Last August Whirlpool announced it would be closing the Evansville, Indiana plant and building a new plant in Mexico. A recent article here talks about how they have been removing equipment slowly from the plant and re-installing it elsewhere, all while continuing to make product. Evolving Excellence has had previous posts regarding Whirlpool and this facility in particular way back in 2006. Paul Coburn, vice president of Whirlpool’s Evansville Division is quoted:
In the last six months we have delivered strong results in spite of having to see a good deal of our equipment taken out of the building and moved to its new location. I believe that it is a testament to your character that you have continued to work hard to preserve the positive reputation of the Evansville workforce during this period.

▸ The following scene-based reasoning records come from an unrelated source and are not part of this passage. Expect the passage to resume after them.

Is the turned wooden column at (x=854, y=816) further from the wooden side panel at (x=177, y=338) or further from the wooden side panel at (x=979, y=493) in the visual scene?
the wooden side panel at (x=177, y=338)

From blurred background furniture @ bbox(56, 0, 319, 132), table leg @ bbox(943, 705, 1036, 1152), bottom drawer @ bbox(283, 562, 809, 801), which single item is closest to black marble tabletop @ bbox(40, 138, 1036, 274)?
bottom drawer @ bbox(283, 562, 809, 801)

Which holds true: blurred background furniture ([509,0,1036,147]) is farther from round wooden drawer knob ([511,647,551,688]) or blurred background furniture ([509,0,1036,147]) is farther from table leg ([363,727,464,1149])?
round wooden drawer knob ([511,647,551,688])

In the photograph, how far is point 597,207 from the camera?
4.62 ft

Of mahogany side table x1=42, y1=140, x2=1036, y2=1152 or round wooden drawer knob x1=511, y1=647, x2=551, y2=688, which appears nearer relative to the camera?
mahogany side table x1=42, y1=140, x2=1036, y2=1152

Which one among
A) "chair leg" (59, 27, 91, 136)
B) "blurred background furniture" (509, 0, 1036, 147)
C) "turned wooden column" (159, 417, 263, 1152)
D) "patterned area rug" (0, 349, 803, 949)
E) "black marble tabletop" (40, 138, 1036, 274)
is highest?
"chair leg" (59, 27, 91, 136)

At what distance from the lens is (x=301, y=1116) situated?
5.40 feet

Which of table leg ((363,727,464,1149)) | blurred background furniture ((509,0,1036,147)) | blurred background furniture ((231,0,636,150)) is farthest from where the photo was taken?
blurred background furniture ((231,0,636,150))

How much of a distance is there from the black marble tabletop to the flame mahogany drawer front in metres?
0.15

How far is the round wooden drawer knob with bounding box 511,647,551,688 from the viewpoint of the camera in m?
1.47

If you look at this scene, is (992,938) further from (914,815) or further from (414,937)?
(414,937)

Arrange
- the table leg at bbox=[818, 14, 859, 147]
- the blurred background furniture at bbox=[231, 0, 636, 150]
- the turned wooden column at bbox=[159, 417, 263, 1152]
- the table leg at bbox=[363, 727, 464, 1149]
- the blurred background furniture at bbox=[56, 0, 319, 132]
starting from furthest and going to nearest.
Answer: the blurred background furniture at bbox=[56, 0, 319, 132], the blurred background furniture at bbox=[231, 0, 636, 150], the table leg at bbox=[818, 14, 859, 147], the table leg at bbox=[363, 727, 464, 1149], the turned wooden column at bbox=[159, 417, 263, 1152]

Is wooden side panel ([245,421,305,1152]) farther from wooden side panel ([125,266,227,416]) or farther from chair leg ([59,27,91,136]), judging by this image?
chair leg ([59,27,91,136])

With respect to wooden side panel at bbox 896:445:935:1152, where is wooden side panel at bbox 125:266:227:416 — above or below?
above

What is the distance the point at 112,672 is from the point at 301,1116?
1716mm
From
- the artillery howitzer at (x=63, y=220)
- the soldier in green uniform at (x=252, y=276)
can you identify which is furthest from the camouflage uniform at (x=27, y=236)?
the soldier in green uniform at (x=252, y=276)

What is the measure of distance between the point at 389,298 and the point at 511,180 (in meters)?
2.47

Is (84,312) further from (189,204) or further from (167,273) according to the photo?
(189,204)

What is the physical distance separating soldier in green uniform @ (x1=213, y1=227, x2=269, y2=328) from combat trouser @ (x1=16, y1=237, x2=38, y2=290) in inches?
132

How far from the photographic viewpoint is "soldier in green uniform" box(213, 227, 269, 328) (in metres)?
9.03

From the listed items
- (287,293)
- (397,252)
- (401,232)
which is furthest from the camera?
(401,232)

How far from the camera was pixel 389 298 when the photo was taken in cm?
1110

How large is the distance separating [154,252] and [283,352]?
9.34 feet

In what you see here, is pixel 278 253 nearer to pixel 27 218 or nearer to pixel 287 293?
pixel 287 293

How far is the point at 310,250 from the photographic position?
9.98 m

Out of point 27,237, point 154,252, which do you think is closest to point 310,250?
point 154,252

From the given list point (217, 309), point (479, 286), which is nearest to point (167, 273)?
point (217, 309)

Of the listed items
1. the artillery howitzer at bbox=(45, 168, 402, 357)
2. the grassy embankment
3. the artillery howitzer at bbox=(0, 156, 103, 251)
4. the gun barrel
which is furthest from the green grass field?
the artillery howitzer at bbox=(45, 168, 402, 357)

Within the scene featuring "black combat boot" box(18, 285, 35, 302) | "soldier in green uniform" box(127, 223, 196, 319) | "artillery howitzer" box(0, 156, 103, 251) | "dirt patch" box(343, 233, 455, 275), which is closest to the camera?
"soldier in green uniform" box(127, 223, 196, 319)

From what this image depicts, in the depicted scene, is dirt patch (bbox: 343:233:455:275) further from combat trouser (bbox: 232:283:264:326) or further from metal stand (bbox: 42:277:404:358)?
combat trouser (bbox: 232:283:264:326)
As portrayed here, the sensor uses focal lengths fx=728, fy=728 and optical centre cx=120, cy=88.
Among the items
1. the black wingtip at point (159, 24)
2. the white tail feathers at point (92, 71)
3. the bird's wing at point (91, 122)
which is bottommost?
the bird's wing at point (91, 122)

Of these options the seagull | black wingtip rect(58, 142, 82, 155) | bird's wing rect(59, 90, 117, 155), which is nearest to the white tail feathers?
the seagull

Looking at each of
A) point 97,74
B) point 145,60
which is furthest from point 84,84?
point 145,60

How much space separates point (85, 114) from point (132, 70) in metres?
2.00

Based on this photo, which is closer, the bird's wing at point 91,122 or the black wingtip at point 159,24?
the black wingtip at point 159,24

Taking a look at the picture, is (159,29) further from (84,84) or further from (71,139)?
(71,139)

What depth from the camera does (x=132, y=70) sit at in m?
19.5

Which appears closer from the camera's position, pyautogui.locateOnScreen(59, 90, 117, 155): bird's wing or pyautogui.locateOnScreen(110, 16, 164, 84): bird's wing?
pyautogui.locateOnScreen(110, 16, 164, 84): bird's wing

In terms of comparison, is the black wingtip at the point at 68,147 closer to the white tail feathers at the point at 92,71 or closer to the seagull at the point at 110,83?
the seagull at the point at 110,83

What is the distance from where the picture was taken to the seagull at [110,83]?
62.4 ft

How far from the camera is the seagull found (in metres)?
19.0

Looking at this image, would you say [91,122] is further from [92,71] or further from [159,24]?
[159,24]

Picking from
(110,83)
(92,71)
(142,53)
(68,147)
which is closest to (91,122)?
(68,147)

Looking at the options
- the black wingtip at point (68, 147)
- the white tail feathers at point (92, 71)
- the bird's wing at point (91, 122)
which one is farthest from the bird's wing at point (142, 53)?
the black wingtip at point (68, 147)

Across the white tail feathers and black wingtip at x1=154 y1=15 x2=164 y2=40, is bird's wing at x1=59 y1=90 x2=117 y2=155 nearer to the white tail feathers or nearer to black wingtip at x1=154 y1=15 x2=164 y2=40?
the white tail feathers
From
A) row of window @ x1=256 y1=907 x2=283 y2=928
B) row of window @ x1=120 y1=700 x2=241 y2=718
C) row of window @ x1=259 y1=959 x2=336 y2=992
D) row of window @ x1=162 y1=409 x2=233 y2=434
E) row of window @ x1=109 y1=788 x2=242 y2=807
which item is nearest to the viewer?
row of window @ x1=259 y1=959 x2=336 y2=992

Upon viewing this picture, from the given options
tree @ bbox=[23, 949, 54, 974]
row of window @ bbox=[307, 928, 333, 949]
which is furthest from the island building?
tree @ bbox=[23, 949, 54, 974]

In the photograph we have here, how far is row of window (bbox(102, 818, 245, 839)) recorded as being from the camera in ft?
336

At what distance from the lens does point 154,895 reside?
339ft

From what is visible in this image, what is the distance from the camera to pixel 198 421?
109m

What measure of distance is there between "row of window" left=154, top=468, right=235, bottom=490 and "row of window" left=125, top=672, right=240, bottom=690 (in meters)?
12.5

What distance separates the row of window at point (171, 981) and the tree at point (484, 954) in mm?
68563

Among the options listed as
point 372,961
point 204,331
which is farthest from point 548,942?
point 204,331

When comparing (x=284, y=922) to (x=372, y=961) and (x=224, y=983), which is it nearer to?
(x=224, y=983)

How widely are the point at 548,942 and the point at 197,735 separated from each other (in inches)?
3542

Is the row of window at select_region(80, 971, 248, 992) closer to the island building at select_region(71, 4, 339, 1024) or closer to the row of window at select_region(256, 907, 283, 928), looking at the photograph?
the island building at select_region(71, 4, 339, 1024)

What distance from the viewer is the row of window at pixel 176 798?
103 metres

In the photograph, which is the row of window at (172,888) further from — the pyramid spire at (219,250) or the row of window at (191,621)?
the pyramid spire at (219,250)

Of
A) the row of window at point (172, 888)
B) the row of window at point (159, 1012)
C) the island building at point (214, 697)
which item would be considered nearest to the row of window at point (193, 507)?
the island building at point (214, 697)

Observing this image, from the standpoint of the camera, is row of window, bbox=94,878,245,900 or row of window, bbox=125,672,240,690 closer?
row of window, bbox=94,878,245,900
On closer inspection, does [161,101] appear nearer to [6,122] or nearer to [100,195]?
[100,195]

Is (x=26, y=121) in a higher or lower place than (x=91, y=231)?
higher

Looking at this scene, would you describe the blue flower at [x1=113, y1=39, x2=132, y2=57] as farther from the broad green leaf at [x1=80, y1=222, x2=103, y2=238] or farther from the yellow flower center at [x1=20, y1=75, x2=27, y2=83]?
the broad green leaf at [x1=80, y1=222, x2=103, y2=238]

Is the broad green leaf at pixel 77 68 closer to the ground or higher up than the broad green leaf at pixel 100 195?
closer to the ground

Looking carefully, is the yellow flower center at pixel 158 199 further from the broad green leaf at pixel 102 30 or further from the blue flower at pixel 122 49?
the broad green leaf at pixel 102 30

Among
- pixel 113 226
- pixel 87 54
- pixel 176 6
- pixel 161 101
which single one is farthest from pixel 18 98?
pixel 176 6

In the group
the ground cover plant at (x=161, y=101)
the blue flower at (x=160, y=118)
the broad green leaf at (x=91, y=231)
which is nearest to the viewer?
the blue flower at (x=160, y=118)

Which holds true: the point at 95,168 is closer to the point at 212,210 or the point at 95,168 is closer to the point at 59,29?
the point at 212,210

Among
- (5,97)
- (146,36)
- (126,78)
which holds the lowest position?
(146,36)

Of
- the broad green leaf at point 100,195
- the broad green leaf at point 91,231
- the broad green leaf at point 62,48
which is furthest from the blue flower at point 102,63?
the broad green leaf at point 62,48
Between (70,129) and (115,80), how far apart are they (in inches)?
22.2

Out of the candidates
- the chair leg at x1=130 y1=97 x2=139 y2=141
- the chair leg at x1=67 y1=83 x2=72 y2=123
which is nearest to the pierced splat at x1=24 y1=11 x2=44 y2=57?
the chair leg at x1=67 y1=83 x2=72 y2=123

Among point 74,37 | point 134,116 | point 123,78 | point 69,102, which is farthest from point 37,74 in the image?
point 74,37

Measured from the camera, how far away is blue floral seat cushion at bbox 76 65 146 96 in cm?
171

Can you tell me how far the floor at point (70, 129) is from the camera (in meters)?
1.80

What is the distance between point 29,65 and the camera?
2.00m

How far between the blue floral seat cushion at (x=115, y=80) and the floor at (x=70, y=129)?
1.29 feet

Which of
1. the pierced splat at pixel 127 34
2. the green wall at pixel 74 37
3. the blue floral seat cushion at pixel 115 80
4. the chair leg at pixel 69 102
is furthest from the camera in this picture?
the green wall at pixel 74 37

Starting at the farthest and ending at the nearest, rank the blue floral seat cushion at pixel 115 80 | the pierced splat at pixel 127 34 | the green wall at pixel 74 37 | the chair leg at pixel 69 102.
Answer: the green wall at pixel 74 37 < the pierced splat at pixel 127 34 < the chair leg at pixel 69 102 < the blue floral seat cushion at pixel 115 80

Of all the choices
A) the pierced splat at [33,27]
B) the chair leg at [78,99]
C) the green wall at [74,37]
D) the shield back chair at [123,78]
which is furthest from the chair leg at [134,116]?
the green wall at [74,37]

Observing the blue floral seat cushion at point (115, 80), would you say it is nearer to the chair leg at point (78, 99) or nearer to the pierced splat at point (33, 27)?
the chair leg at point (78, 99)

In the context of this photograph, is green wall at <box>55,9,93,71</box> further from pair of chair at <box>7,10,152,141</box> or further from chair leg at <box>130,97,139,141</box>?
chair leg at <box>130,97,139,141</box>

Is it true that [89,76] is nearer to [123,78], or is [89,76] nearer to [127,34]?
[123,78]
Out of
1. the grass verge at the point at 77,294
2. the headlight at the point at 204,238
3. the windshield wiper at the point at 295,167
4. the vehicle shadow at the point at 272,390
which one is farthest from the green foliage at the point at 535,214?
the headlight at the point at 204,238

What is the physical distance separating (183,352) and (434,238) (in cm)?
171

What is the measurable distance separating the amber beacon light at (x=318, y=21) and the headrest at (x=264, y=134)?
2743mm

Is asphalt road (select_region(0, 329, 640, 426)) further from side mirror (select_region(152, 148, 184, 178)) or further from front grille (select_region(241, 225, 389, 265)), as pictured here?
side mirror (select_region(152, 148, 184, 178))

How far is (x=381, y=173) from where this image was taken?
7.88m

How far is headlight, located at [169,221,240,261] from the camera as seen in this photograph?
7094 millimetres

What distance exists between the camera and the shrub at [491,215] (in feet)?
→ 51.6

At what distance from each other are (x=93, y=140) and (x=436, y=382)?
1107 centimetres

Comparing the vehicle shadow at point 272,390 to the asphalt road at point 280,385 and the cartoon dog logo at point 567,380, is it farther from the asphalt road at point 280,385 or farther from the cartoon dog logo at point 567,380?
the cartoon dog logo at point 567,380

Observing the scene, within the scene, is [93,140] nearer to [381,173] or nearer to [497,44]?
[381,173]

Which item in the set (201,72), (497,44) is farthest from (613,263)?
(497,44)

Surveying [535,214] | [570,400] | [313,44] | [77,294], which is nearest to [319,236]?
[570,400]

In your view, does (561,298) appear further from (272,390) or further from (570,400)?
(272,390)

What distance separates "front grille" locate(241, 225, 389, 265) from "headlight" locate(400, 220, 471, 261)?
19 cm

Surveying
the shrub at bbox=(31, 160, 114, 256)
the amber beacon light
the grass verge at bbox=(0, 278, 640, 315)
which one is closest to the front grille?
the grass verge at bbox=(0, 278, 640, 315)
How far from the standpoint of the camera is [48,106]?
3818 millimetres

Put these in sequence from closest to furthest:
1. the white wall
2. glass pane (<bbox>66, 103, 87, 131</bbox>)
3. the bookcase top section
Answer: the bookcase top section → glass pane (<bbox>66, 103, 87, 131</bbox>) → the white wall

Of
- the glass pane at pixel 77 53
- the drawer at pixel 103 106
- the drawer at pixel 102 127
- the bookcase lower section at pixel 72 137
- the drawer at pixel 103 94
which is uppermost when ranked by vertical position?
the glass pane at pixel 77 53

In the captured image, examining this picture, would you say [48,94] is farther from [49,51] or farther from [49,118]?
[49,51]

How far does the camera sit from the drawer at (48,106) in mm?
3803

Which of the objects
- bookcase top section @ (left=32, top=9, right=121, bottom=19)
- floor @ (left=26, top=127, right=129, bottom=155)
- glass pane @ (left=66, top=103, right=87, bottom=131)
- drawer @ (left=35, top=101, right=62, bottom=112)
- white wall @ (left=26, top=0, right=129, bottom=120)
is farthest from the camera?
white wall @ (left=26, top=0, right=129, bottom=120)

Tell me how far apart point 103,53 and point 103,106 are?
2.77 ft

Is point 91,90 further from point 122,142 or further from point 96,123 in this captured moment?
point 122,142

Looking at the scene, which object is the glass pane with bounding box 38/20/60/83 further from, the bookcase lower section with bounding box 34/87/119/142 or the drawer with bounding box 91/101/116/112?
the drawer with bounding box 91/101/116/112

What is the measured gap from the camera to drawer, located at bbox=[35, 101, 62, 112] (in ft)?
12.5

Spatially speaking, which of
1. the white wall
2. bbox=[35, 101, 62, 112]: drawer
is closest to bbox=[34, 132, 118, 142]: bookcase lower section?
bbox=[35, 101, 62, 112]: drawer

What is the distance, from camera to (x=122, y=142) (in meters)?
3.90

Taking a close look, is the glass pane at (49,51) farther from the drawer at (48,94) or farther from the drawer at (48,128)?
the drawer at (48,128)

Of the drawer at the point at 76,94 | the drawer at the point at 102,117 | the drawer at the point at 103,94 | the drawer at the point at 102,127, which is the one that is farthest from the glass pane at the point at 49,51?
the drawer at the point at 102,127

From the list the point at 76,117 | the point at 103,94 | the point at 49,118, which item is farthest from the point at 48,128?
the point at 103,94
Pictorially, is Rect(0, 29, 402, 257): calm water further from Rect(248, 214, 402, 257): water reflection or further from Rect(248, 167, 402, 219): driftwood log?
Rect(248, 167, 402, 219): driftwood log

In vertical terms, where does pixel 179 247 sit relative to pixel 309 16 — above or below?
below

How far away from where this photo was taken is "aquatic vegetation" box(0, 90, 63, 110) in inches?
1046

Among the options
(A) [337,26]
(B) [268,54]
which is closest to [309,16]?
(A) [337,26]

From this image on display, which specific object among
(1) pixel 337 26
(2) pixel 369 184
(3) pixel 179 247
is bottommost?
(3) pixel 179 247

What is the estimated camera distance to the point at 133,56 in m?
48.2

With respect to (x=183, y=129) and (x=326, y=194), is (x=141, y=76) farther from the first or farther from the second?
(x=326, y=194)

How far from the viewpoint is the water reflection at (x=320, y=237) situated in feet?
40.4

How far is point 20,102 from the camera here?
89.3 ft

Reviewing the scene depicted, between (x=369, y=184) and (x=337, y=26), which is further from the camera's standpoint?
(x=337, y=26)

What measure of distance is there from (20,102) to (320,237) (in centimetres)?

Having been a direct supplier to Whirlpool in a past life (not the Evansville plant) I saw two major items that I feel were hurting their success with Lean Manufacturing. The first was “respect for people”. I think you can see this in the above quote. Yes, Mr. Colburn is giving the Evansville plant accolades but at the same time each employee has to deal with the slow agonizing pain of slowly seeing their factory move piece by piece. Besides their own people, they also exhibited little respect for their suppliers (at least us). They were the closest non-automotive customer to GM-Lopez era of supplier relations.
The second is extending Lean outside of their four walls. When I toured the plant we worked with I was so excited to see how far along the lean journey they had traveled. There was single piece flow, pull systems, water bug replenishment, Hejuenka boards, etc. The problem that we experienced was they did not extend beyond their factory back to ours.
The biggest issue is that they still relied on an MRP system with electronic data entry between our two facilities. Even though we installed pull through our facility and back to our supply base, we could not get Whirlpool to connect to our plant. MRP/EDI would drop in orders for thousands of parts every Monday then on Tuesday, the planners would back them out and “correct” the orders. We eventually used our finished goods supermarket to level the bullwhip it created back to us. However, much waste could have been eliminated and costs reduced if they would have just linked their pull systems to ours!
I have no doubt that because of the lack of extending lean to people and outside their four walls to suppliers is a major reason they felt they had to move this factory to Mexico! To really get the waste out and succeed you need the entire supply chain and every person in the chain pulling together!